• **Passage for review**:
┏━━

Anwara Begum (name in disguise) got married six years back and she has a four-year-old baby girl. But despite this, Anwara’s husband got involved in extramarital affair and asked Anwara to bring Taka three lakh from her father’s house. When Anwara refused to give the money, her husband threatened her to give divorce and even tortured her physically.

 After getting tortured by her husband, Anwara went to the Dhaka Medical College Hospital and took treatment at the One-Stop Crisis Centre (OCC) there. “After the incident, I didn’t file a case, but took counseling services from the OCC. Now I have got the courage to stand on my own feet and face my problems, thanks to OCC,” said Anwara.

OCC is such a specialized system, which is in place in some of the selected government medical college hospitals, to provide healthcare services and legal assistance to the oppressed women and children. The OCC system is now available at seven divisional cities as well as in Faridpur and Cox’s Bazar Medical College Hospitals under the Multisectoral Programme of the Ministry of Women and Children Affairs to prevent women repression.

┗━━

• **Exercise data**:
┏━━

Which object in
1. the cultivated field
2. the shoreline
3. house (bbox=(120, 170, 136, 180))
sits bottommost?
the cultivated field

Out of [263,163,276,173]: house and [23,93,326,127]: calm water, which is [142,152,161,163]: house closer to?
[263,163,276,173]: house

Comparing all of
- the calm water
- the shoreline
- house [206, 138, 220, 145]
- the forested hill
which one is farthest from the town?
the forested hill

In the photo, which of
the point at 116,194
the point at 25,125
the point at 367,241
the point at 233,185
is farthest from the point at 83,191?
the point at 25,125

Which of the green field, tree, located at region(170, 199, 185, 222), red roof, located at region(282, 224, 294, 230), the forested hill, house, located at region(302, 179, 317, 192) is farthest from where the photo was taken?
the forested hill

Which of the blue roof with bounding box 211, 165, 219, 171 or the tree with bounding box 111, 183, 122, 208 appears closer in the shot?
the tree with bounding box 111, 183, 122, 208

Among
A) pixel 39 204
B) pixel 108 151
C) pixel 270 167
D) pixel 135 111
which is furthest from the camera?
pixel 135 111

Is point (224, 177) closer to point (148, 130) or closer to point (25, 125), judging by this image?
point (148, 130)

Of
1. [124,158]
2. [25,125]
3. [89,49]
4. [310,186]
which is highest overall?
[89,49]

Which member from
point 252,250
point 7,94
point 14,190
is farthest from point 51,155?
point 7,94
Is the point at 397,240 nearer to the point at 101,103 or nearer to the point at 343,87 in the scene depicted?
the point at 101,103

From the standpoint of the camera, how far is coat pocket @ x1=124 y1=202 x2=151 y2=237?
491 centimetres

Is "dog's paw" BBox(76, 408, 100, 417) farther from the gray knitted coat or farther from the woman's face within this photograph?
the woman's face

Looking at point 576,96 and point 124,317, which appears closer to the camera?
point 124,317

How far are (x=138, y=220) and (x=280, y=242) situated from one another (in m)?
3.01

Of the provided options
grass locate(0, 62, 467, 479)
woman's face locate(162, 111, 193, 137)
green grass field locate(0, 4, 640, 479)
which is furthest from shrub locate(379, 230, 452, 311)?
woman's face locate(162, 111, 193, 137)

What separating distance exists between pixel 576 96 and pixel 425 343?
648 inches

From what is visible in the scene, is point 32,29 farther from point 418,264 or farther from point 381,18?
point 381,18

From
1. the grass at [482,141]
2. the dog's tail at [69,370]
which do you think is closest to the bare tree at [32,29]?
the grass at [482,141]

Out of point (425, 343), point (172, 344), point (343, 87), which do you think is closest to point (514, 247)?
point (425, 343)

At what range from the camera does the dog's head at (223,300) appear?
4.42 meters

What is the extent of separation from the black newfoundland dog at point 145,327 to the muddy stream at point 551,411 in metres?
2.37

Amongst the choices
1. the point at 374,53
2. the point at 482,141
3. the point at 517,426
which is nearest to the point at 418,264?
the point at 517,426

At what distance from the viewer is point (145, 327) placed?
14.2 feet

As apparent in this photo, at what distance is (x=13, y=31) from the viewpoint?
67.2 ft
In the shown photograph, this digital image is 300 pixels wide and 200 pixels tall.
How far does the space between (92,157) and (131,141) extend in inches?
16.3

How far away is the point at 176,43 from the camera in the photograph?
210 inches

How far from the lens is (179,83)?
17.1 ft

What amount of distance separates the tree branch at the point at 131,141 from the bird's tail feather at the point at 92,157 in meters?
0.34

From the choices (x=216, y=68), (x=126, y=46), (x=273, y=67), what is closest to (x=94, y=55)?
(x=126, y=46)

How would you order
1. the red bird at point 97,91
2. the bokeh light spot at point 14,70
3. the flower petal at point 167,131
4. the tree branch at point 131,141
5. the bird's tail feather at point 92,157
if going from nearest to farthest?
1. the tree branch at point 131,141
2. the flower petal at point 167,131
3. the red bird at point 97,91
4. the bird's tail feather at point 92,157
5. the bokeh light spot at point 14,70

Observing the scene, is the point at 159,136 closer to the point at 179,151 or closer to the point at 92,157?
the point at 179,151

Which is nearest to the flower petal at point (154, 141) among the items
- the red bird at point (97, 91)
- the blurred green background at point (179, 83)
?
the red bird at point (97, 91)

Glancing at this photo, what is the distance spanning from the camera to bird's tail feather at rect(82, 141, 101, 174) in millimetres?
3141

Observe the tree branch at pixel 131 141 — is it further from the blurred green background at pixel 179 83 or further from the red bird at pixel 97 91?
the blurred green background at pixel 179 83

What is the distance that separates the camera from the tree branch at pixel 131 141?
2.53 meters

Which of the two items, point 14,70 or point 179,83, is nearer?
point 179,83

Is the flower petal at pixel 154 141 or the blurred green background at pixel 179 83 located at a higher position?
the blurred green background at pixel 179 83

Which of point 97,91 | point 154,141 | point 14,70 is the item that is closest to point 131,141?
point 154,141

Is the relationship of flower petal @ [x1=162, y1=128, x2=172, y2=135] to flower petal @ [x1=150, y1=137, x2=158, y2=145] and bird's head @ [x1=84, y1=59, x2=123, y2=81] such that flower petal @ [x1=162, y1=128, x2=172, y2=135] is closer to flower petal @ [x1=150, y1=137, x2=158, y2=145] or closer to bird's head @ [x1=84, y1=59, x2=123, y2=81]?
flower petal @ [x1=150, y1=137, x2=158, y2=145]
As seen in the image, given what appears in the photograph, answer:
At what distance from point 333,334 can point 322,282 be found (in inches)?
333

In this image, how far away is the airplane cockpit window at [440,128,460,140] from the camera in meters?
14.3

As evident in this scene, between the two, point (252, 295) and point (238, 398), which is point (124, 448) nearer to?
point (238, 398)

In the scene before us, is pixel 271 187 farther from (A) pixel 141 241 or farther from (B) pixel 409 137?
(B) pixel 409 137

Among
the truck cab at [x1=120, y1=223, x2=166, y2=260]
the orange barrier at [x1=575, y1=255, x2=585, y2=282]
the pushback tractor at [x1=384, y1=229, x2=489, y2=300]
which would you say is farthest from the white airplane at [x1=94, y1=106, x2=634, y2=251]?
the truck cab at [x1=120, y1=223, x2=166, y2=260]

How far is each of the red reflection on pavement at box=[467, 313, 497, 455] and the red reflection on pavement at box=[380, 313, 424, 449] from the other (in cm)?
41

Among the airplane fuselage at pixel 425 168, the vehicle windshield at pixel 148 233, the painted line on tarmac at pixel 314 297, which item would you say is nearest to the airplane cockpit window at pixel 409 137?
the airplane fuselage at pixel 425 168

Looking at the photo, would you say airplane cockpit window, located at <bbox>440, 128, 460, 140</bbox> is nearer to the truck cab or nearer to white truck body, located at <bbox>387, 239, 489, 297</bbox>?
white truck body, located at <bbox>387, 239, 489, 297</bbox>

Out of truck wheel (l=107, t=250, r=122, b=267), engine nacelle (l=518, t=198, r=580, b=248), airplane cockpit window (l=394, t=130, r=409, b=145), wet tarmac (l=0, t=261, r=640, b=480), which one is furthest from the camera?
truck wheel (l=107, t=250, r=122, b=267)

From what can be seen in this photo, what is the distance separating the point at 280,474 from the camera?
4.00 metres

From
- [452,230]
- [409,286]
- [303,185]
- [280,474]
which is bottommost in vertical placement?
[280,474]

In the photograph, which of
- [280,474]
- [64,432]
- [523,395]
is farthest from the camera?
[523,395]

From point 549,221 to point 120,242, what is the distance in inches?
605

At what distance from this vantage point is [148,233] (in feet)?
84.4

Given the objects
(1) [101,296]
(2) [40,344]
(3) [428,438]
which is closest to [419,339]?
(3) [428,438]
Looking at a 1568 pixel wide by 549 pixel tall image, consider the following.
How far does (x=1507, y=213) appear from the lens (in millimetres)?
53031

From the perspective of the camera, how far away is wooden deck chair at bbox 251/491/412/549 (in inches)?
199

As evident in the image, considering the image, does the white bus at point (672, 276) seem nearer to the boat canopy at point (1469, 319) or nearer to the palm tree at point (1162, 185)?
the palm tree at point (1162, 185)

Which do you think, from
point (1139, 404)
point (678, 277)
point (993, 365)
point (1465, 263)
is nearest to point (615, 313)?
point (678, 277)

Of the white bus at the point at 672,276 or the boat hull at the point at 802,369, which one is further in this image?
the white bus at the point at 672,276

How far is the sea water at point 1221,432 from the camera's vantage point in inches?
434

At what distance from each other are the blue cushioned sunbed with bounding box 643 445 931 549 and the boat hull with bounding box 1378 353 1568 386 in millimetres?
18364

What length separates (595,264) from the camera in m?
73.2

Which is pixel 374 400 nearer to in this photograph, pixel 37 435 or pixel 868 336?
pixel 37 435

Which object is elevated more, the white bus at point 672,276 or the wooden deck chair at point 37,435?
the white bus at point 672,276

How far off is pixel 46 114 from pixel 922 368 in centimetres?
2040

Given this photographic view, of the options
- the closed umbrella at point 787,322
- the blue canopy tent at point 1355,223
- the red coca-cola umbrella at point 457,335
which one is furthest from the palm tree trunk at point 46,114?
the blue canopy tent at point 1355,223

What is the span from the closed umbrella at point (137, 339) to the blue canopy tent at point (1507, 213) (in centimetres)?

┗━━

• **What needs to be done**:
Reproduce the passage about the One-Stop Crisis Centre in full, word for word. Rely solely on the passage about the One-Stop Crisis Centre, without drawing on the records or any outside knowledge.

• **Response to the task**:
Anwara Begum (name in disguise) got married six years back and she has a four-year-old baby girl. But despite this, Anwara’s husband got involved in extramarital affair and asked Anwara to bring Taka three lakh from her father’s house. When Anwara refused to give the money, her husband threatened her to give divorce and even tortured her physically.

 After getting tortured by her husband, Anwara went to the Dhaka Medical College Hospital and took treatment at the One-Stop Crisis Centre (OCC) there. “After the incident, I didn’t file a case, but took counseling services from the OCC. Now I have got the courage to stand on my own feet and face my problems, thanks to OCC,” said Anwara.

OCC is such a specialized system, which is in place in some of the selected government medical college hospitals, to provide healthcare services and legal assistance to the oppressed women and children. The OCC system is now available at seven divisional cities as well as in Faridpur and Cox’s Bazar Medical College Hospitals under the Multisectoral Programme of the Ministry of Women and Children Affairs to prevent women repression.